If we continue our reasoning about systems design above, that is needed for reducing the complexity when making the parts of a system (especially big systems), that means that an ignorance of the systems design will over time generate tremendous number of symptoms and consequences. If we could solve these symptoms and consequences directly instead, it would mean that sub-optimisation did not exist. This in turn would also mean that in this specific case we could also deduce that we then never need to make a systems design, instead we could just make smaller and smaller parts. But, since sub-optimisation exist, we can instead deduce that the only solution to the symptoms and consequences of an ignored systems design, is to solve their root causes, i.e. to make the needed systems design that was ignored at the first place.

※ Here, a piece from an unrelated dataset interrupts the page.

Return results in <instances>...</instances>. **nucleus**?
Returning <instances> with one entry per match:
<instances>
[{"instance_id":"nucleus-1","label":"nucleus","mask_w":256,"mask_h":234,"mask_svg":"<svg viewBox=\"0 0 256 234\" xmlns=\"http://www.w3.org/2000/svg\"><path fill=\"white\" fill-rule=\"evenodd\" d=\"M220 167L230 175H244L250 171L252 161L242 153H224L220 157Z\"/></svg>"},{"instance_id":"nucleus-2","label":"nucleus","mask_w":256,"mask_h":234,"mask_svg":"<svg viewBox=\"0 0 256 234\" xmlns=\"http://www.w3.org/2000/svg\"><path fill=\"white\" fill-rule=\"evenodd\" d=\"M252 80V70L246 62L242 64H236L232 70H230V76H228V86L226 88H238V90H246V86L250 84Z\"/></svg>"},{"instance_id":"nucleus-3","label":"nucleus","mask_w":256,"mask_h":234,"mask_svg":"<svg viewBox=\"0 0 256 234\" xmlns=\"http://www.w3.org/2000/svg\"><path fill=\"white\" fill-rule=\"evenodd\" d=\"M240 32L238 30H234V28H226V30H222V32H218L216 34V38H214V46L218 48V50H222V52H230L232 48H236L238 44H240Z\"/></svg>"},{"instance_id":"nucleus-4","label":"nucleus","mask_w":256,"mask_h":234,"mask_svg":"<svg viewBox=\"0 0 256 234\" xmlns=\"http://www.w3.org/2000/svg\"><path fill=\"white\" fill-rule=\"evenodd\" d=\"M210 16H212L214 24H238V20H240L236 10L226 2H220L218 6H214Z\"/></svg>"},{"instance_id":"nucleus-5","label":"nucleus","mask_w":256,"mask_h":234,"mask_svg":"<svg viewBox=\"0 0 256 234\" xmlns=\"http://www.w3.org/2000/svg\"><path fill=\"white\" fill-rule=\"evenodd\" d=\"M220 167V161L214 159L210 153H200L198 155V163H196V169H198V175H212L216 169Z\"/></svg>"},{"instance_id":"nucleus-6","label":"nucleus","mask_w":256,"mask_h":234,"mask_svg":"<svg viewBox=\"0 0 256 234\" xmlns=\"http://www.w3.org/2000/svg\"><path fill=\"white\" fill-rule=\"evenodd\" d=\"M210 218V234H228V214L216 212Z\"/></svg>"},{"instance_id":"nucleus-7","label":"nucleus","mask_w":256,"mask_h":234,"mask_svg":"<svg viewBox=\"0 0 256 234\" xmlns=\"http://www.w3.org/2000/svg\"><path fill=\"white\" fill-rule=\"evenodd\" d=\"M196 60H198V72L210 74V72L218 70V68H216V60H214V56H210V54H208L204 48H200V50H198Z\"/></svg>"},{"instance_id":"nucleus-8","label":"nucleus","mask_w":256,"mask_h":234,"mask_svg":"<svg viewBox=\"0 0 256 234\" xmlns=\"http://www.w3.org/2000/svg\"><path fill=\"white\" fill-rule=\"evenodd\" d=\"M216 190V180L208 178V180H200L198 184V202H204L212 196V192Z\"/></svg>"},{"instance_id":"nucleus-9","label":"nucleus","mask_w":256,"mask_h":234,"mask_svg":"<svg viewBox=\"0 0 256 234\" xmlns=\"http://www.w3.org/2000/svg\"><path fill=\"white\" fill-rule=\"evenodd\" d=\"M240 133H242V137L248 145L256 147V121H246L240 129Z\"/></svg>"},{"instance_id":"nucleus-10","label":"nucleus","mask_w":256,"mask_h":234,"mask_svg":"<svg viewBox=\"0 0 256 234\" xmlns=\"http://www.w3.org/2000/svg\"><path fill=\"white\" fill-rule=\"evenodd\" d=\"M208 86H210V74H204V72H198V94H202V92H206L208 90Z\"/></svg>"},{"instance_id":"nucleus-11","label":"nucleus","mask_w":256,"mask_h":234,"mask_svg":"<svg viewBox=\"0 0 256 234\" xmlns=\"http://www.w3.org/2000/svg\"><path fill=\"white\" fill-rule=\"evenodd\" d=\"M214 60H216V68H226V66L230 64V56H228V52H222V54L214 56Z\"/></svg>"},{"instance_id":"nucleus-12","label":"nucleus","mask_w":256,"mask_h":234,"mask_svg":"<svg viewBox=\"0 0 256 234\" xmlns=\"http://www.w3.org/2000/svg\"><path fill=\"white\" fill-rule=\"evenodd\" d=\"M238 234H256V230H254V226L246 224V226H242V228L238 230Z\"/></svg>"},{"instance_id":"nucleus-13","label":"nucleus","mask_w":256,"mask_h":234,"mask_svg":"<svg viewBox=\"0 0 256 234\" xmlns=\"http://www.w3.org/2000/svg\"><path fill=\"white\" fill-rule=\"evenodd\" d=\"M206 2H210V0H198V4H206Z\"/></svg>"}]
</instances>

The argumentation above would also lead to that we do not need to take context into account, meaning that we always can divide the system into smaller parts and solve them separately. This means that a solution to any problem always is context independent (context-free), since the parts are not interrelated, they can then always be aggregated. That in turn would lead to that neither sub-optimisation nor scaling problems exist, which is contradictory to existing complexity theory stating that we cannot divide a complex (adaptive) system into parts and optimise the parts individually to get an optimum for the total system.
Nothing is seldom perfect and everything can become better and our organisation also needs to be resilient towards future (self-)caused problems and an always changing world, which means that we continually need to look for our organisational problems. And we need to do it with curiosity and open eyes, discuss the problems and get rid of them by finding suitable solutions to new root causes or where solutions of the root causes may not be enough anymore, which is easily happening when the world is on constant change. But, with this systematic and easy to use Dissolution of Problems, this is never an issue!
That was all for this series.
C u soon again.
*Uncertainty regarding the future is valid for every context, and many of the risks from a risk assessment can be referred to that, with some probability, which require some kind of back-up plan for at least the ‘highest’ risks, since Murphy always is present. These risks can for example be; people get long-time sick, key resources quit, tools do not work as expected, machines break, lack of knowledge, too few resources, etc. These risks need to be differentiated from the risks that yields the complexity of the product made (the product right) or the uncertainty of if the customer wants to buy the product or service (the right product).